### PROVIDED PASSAGE:
Director Compensation Project: Cardinal Health

This post is part of an ongoing series that examines the way stock exchange independence rules influence director compensation. We are including companies from 2009’s Fortune 100 and using information found in their 2009 proxy statements. In addition to state standards and the requirements of SOX, the stock exchanges each have their own standards for independence. While substantially the same, there are some minor differences between NYSE and NASDAQ rules that are worth noting.

 

Under NYSE Rule 303A.01, all listed companies must have a majority of independent directors sitting on their boards. Directors are not independent if they received over $120,000 in direct compensation, other than director’s fees, in any one year period over the last three years pursuant to Rule 303A.02(b)(ii). This is a looser restriction than the equivalent NASDAQ Rule, 5605(a)(2), which includes all compensation. Rule 303A.06 requires that, in addition to the general independence standards, audit committee members must comport with the requirements of Exchange Act Rule 10A-3 (C.F.R. §240.10A-3), also known as SOX 301.

Collected data entries:
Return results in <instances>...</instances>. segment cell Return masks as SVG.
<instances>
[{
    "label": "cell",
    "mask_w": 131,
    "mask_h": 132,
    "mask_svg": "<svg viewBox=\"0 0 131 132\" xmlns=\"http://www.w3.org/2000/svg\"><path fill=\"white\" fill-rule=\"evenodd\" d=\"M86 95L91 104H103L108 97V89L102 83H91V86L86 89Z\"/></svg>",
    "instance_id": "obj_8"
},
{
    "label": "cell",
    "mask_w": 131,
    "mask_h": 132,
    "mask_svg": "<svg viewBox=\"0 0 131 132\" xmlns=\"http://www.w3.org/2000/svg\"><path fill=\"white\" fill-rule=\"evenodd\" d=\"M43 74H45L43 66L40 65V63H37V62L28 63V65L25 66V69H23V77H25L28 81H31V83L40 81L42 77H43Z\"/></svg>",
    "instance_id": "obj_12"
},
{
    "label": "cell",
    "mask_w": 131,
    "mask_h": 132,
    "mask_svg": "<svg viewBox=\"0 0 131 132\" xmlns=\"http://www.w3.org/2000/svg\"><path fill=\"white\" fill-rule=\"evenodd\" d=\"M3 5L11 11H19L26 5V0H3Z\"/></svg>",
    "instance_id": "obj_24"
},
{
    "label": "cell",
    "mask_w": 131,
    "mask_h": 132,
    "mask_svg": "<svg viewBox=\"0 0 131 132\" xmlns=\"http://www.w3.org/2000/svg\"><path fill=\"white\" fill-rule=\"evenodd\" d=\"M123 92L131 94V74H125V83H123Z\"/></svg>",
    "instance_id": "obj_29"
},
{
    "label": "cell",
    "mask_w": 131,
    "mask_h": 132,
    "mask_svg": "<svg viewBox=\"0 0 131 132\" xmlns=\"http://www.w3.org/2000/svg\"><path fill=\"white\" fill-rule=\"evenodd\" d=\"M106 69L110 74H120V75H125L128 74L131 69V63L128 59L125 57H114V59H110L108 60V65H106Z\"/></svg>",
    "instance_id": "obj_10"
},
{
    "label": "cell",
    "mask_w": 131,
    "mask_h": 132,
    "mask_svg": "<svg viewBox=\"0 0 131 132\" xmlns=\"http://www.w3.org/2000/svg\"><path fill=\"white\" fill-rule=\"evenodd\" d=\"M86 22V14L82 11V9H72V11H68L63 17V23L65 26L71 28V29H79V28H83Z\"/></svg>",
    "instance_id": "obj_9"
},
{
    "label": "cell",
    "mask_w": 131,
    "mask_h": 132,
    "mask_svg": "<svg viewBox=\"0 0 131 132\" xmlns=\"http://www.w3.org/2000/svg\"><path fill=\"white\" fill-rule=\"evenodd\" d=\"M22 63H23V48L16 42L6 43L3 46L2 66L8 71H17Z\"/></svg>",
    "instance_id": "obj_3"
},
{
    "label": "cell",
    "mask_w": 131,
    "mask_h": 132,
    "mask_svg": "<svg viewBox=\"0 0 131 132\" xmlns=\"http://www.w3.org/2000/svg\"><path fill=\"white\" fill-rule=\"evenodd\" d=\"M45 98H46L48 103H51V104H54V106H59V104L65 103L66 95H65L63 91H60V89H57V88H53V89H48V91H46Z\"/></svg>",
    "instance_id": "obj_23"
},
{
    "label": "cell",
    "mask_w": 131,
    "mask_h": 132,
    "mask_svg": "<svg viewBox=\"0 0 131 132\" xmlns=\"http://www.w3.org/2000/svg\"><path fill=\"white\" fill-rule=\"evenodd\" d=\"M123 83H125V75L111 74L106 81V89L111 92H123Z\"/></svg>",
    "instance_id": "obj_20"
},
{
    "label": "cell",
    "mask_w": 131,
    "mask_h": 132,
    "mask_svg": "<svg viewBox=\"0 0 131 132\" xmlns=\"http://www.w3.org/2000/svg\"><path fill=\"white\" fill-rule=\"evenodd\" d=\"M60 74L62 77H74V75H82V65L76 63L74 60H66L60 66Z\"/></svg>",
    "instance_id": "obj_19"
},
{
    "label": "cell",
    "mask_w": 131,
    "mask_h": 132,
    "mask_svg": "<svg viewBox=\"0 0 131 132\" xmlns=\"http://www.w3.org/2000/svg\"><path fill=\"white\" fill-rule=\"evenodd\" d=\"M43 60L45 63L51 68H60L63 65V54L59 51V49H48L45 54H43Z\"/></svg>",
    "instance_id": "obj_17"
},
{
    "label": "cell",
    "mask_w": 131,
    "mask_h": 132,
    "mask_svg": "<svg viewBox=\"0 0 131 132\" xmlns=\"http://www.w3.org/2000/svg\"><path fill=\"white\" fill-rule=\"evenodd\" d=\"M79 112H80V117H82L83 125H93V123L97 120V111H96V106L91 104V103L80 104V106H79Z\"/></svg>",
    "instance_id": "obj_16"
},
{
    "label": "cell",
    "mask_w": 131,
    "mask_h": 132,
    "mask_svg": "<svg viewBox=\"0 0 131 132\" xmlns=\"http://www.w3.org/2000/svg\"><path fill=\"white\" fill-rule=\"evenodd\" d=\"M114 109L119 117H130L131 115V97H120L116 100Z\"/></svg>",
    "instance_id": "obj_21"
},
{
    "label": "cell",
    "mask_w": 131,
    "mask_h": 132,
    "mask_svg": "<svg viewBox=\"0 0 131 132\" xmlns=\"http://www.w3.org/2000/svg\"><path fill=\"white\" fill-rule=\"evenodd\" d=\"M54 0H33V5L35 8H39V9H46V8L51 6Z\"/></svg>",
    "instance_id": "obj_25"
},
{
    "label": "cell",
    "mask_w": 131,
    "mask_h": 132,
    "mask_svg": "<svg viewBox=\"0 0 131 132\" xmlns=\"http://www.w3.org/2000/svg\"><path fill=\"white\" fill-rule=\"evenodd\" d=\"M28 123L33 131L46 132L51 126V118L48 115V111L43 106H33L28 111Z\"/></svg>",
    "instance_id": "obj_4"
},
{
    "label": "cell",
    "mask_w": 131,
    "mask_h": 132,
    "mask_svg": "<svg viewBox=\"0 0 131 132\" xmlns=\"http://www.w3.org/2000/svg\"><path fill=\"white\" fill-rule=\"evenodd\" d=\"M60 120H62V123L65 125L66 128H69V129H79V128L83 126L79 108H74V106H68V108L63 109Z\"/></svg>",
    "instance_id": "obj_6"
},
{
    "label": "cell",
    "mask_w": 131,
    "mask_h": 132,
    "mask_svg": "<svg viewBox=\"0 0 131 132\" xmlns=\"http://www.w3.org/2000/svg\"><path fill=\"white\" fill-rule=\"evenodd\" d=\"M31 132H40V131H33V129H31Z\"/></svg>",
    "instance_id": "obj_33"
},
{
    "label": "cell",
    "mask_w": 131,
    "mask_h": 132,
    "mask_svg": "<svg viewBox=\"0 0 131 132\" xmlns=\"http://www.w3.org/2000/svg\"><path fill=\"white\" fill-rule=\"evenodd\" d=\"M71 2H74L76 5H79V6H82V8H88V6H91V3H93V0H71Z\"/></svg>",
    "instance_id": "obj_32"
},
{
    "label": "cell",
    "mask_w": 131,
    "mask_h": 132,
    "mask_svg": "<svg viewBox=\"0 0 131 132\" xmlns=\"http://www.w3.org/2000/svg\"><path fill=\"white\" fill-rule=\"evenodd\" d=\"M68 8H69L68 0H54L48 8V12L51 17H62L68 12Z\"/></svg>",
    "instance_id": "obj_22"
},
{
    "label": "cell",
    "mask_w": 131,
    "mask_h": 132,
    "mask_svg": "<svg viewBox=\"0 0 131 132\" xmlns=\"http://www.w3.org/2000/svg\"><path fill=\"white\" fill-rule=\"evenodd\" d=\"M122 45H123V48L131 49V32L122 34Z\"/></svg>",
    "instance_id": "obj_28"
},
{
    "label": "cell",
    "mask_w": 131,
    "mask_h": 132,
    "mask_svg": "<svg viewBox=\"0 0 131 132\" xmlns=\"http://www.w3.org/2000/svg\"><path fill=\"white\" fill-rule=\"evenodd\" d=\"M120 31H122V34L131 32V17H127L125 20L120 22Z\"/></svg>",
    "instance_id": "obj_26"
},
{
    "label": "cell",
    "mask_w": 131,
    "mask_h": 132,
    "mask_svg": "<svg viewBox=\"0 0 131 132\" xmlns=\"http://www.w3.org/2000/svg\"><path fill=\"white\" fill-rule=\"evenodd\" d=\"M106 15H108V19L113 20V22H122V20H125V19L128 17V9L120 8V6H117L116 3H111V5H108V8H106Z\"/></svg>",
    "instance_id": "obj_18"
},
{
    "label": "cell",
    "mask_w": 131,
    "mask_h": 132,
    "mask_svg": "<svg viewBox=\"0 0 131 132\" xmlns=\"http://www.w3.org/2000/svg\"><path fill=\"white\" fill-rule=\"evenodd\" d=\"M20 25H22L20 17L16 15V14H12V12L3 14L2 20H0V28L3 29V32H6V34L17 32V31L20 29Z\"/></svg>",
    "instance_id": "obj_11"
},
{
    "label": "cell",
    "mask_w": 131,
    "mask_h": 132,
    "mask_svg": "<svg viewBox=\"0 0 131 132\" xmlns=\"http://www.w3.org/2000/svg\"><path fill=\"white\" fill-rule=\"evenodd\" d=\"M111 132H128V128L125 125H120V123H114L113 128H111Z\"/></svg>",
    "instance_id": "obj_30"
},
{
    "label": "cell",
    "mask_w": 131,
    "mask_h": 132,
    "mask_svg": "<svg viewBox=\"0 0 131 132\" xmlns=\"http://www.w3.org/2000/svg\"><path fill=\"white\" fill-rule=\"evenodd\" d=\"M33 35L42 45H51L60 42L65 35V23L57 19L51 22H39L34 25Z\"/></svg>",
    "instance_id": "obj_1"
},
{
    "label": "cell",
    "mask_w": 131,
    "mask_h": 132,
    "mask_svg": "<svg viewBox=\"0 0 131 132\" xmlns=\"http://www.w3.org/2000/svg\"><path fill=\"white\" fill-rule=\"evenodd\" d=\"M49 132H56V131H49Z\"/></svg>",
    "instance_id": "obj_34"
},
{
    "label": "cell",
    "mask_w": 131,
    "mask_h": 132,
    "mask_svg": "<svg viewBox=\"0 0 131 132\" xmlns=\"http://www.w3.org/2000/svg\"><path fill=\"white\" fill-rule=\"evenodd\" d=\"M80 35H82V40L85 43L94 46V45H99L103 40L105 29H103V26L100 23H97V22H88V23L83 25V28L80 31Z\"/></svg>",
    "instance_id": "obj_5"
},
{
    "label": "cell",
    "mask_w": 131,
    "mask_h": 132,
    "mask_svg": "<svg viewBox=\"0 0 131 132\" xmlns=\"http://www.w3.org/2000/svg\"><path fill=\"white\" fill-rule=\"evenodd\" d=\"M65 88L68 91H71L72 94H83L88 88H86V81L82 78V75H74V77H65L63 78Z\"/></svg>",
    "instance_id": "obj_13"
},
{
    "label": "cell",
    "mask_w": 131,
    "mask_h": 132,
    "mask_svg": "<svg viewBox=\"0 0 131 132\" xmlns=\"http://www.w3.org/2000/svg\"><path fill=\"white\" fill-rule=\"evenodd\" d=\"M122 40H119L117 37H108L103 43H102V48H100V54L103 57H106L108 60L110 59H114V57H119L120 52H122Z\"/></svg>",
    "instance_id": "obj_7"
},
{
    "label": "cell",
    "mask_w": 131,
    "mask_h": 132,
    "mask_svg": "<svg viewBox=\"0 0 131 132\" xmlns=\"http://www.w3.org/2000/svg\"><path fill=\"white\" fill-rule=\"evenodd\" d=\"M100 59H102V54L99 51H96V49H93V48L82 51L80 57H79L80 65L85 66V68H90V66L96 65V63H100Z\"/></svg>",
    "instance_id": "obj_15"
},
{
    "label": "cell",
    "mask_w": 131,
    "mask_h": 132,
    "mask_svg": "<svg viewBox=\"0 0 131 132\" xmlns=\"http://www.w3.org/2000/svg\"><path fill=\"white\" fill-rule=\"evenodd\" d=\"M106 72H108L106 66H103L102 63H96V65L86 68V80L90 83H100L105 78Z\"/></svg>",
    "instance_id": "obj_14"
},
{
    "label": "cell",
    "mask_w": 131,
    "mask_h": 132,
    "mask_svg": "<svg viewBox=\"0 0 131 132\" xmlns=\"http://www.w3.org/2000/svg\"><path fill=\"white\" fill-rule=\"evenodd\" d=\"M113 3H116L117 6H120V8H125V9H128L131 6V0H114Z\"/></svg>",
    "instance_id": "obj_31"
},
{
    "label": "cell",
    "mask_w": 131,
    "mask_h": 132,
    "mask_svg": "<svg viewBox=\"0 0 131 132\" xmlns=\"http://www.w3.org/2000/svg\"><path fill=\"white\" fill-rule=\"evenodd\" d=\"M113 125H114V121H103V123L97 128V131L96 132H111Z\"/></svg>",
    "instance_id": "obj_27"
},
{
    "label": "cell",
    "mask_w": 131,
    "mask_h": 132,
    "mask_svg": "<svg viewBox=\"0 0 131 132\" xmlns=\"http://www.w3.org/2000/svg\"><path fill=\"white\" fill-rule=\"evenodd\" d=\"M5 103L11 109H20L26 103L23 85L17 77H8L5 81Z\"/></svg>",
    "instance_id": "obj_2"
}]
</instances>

### WHAT THE EXERCISE ASKS:
Proceed with the Cardinal Health director compensation post, picking up after its last sentence.

### ANSWER SPACE:
One can see some of the effects of these rules when looking at the director compensation table from Cardinal Health (CAH-NYSE) 2009 proxy statement. According to the proxy statement, the company paid the directors the following amounts:

Name

Fees Earned or Paid in Cash
($)

Stock Awards ($)

Option Awards
($)

All Other Compensation ($)

Total
($)

Colleen F. Arnold

66,522

55,515

116,870

819

239,726

George H. Conrades

84,283

38,017

77,044

1,271

200,615

Calvin Darden

76,750

38,017

77,044

694

192,505

John F. Finn

88,109

38,017

77,044

102

203,272

Philip L. Francis

81,000

54,196

107,918

1,042

244,156

Robert L. Gerbig

28,245

10,009

27,161

91

65,506

Gregory B. Kenny

68,353

55,506

117,561

297

241,717

J. Michael Losh

91,940

38,017

77,044

126

207,127

John B. McCoy

91,310

38,017

77,044

-

206,371

Richard C. Notebaert

102,239

38,017

77,044

-

217,300

Michael D. O’Halleran

79,500

38,017

77,044

527

195,088

David W. Raisbeck

76,500

38,017

77,044

202

191,763

Jean G. Spaulding, MD

74,500

38,017

77,044

-

189,561

Matthew D. Walter

45,637

10,009

27,161

96

82,903

 

 

 

 

 

Director Compensation. Cardinal Health held four regular and four special meetings of the board in 2008. All members attended at least 75% of their board and committee meetings. Fees paid in cash ranged from $28,245 to $102,239. Including directors Gerbig and Walter, the only member to earn less that $100,000, director compensation averaged $191,258; discounting them fees were $212,695 on average.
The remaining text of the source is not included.